● **Exercise description**
The entries are to be printed again word for word, but no picture may appear.

- Opening Delimiter -

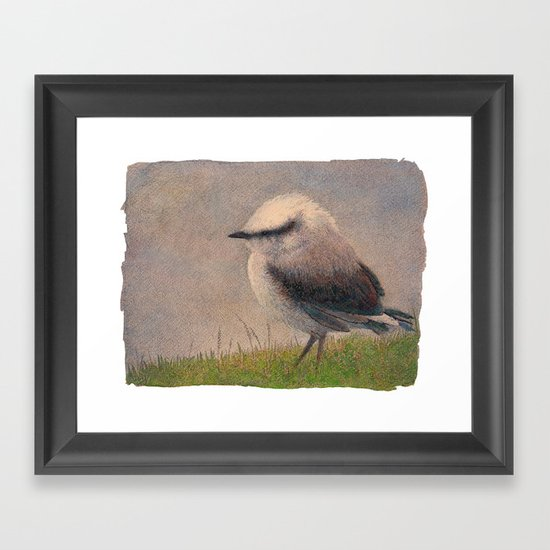 Nuthatch Framed Art Print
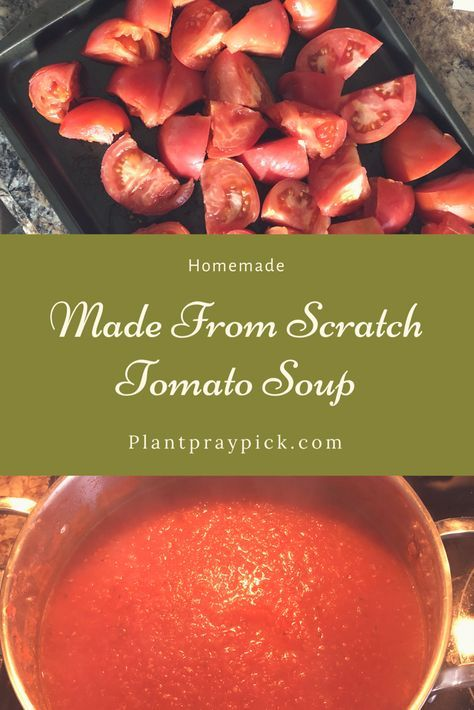 |Quick and Easy Made From Scratch Tomato Soup|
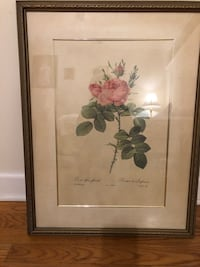 The Rose Vintage Original Frame Chicago, 60612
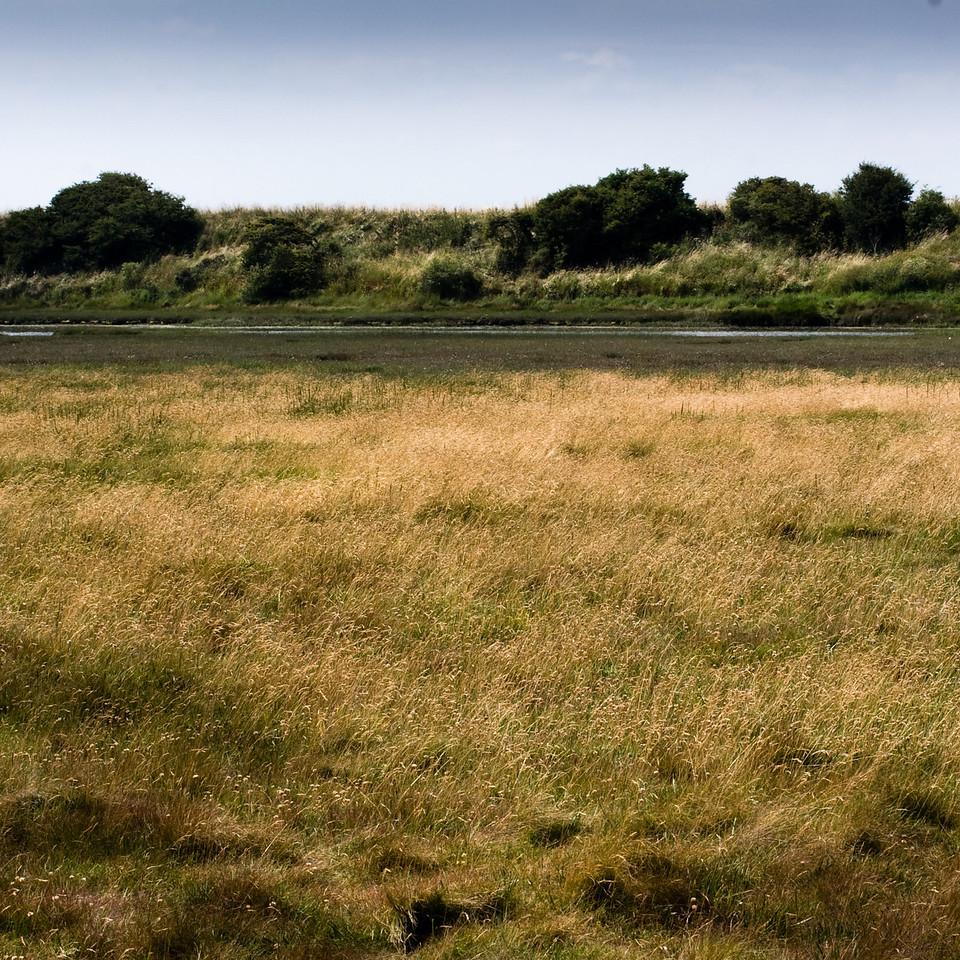 Warkworth, the salt water marsh, Northumberland UK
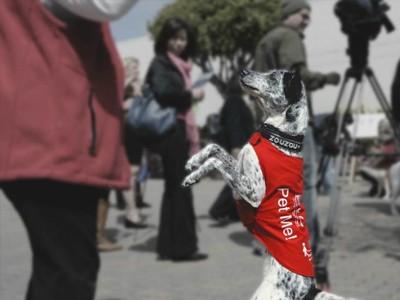Perros contra el miedo a volar en Los Ángeles, California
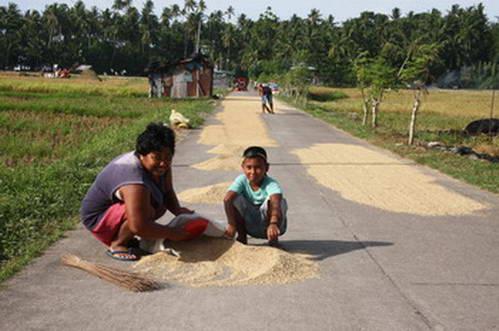 ייבוש אורז על הכביש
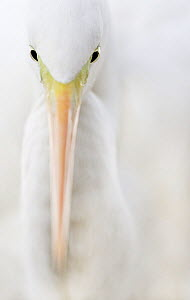 Great white egret (Egretta alba) head portrait, Hungary January - Markus Varesvuo
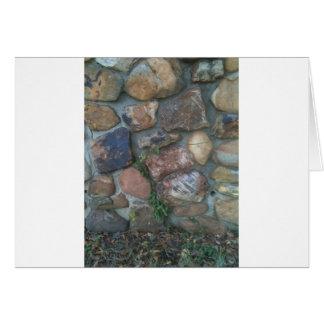 Planta que sube una pared de piedra tarjeta de felicitación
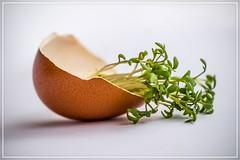 half an egg... (blickwinkel77) Tags: 2017 ei egg ostern easter kresse art abstrakt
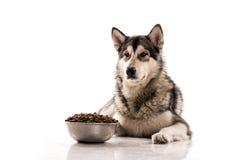 Netter Hund und sein trockenes LieblingsLebensmittel auf einem weißen Hintergrund Stockfotografie
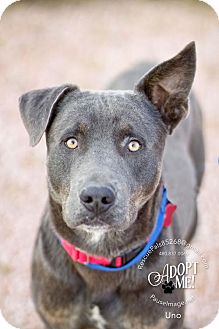 Retriever (Unknown Type) Mix Dog for adoption in Fountain Hills, Arizona - UNO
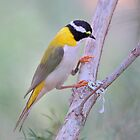 Black-chinned Honeyeater by Carole-Anne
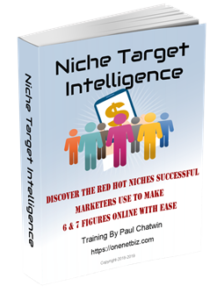 Niche Target Intelligence - E-book on niche market training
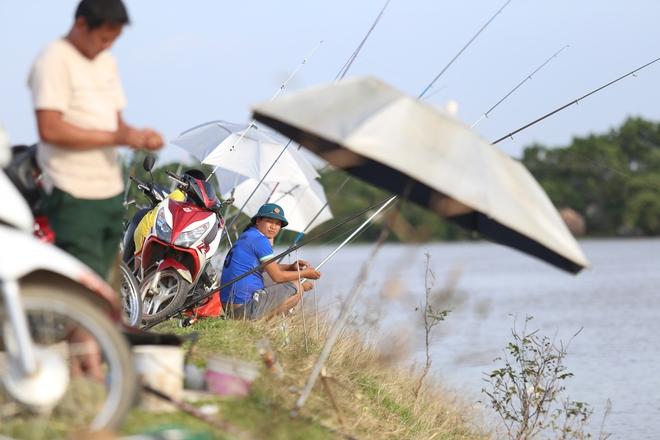 Ảnh: Hàng trăm cần thủ kiếm bộn cá trên dòng sông lũ ở Hà Nội - Ảnh 2.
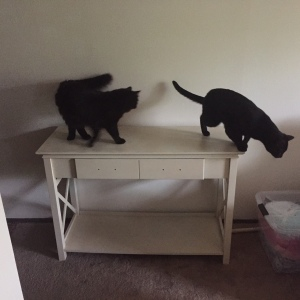 Two kitties on a table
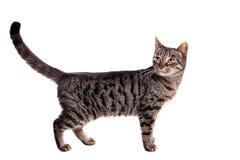 Cienki dorosły tabby kot obraz stock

- Closing Delimiter -

● **Response for this exercise**
 Nuthatch Framed Art Print
 |Quick and Easy Made From Scratch Tomato Soup|
 The Rose Vintage Original Frame Chicago, 60612
 Warkworth, the salt water marsh, Northumberland UK
Perros contra el miedo a volar en Los Ángeles, California
 ייבוש אורז על הכביש
 Great white egret (Egretta alba) head portrait, Hungary January - Markus Varesvuo
 Planta que sube una pared de piedra tarjeta de felicitación
 half an egg... (blickwinkel77) Tags: 2017 ei egg ostern easter kresse art abstrakt
 Netter Hund und sein trockenes LieblingsLebensmittel auf einem weißen Hintergrund Stockfotografie
 Retriever (Unknown Type) Mix Dog for adoption in Fountain Hills, Arizona - UNO
 Black-chinned Honeyeater by Carole-Anne
 Niche Target Intelligence - E-book on niche market training
 Ảnh: Hàng trăm cần thủ kiếm bộn cá trên dòng sông lũ ở Hà Nội - Ảnh 2.
 Two kitties on a table
 Cienki dorosły tabby kot obraz stock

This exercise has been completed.